I agree. I bet they were trying their best to keep these advertised to sell as 1/2 ton towable and the only way to do that was dumb down the CCC's actual number to keep the GVWR in 1/2 ton towable territory. I for one would love a new sticker but this little bit of research has me breathing much easier that the piddly 965lbs CCC of the 323BH is serverly under stated on the 2013 - to the tune of 500 lbs (8190 - 8035) + (1310-965). This is HUGE and gets me back into the territory I was used to packing and bringing on trips.


----------



## TwoElkhounds (Mar 11, 2007)

I am not a lawyer, but I think that if anything happens while you are towing the trailer and it can be shown that you exceeded the cargo carrying capacity listed on the DOT sticker, you can be held liable. The insurance company may also deny your claim. Not sure if they would go through all the trouble to prove any of this, but if the damage is significant and you get enough lawyers involved, who knows.

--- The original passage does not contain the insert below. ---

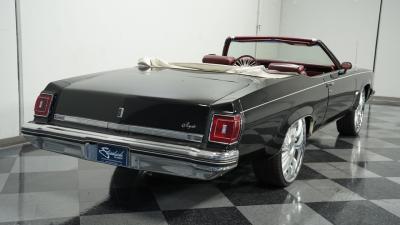 1975 Oldsmobile Delta 88 Royale Convertible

Don't think that things cannot fail, even under normal conditions. I have had my leaf springs break on the road and nearly lost an axle. I also nearly lost the tongue on a trailer, Literally caught it just before catostrophic failure. Trailers were not overloaded in either case. Both issues were fixed under warranty. If any failures like this happen on your trailer and cause a serious accident and it can be shown that you have exceeded the weight limit on your DOT sticker, I am relatively certain that you might need an attorney.

DAN


----------



## Cecilt (Feb 10, 2011)

Saw that Holmans had the new 2014 323BH with diamond package in their online inventory. Went through the pictures and came to the sticker. Same tires, wheels and axles as mine but guess what, GCWR went from 9k to 9500. Assuming the frame is the same which the tongue looks the same the 2013 and erly 2014's were underrated. I think I have an extra and much needed 500 lbs. CCC. Very happy with this. Might even add the ladder. All new 2014's have a rear ladder installed.


----------



## Cale (Sep 2, 2013)

Cecilt,

Great info, as I can also breathe easier. I did send you a PM. Shoot me an email.

Cale


----------